Deputy Prime Minister Barnaby Joyce linked the 2011 events during a campaign debate on agricultural policies Wednesday night ahead of elections on July 2. Australia suspended its live cattle trade to Indonesia for a month in June 2011 over cruelty concerns in Indonesian slaughterhouses.

"When we closed down the live animal export industry, it was around about the same time that we started seeing a lot of people arriving in boats in Australia," Joyce said, prompting jeers at a public meeting in the rural town of Goulburn. "I think it's absolutely the case that we created extreme bad will with Indonesia when we close down the live animal export."

Joyce is the first Australian official to suggest the suspension undermined Indonesian efforts to prevent smugglers trafficking asylum seekers from the Middle East, Africa and Asia to Australia.

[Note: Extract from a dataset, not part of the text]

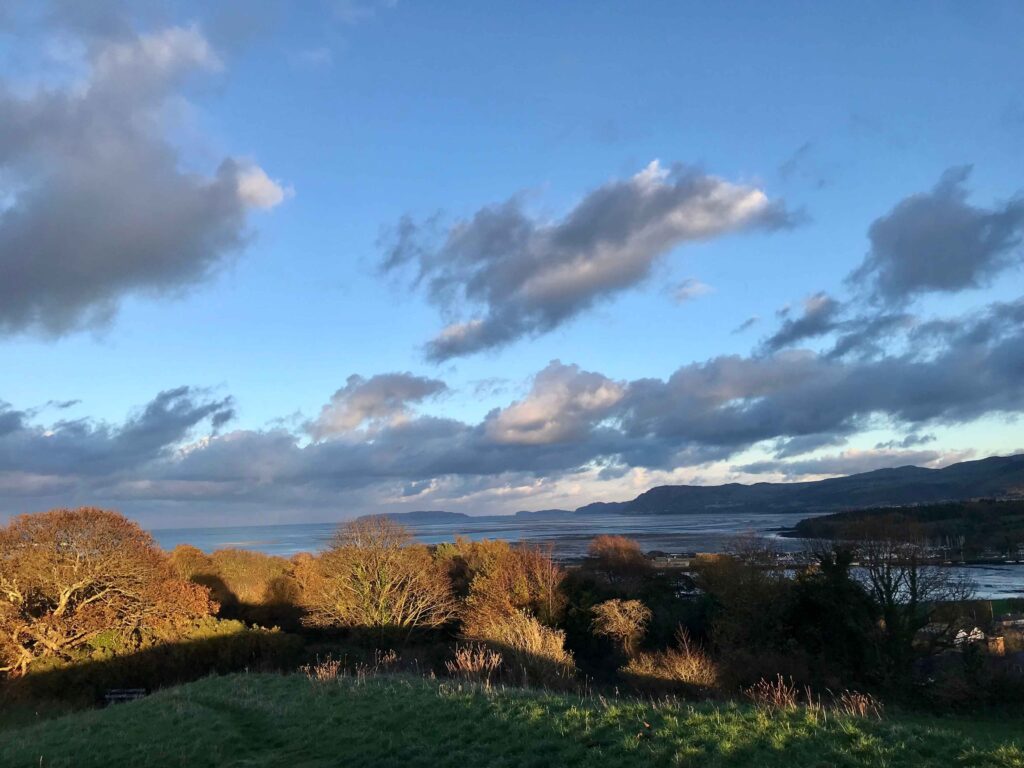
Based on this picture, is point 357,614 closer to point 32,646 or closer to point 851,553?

The Indonesian Embassy denied any link between the beef trade and asylum seeker issues. It said in a statement that Jakarta was committed to being part of a regional solution to the problem of people-smuggling.

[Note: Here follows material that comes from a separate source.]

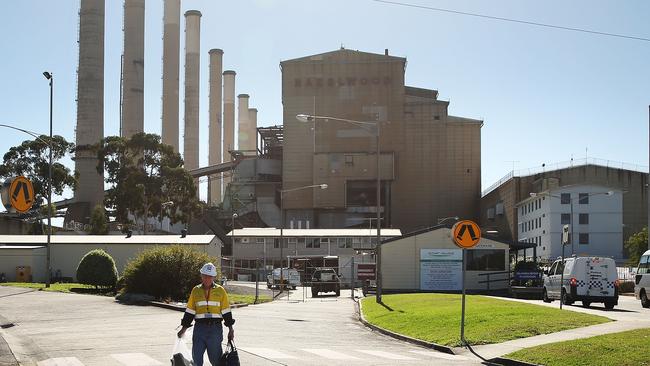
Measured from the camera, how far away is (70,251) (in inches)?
2279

Prime Minister Malcolm Turnbull defended Indonesia, saying bilateral cooperation is stopping people smuggling was "very, very strong."

"There is no link between the Indonesian government and people smuggling," Turnbull told reporters.

Opposition leader Bill Shorten, whose center-left Labor Party was in power at the time of the export ban, told Australian Broadcasting Corp. radio that Joyce was "talking rubbish."

"It's a really, really ignorant remark," Shorten said. "When he starts weighing into foreign policy, I think he should best leave that to the grown-ups in the room."

Joyce attempted to clarify his comments on Thursday.

"I'm not saying that this caused the Indonesians to start sending people across — I never suggested that," Joyce, who is also agriculture minister, told Seven Network television. "What I did clearly suggest is that it made it difficult — it gave a real degree of difficulty — in how we negotiate with Indonesia."

When the current government was elected in 2013, it introduced tough policies that have prevented smugglers from successfully delivering asylum seekers to Australia for more than 18 months. But some view the Australian navy's turning back of boats into Indonesian waters as an affront to Indonesian sovereignty.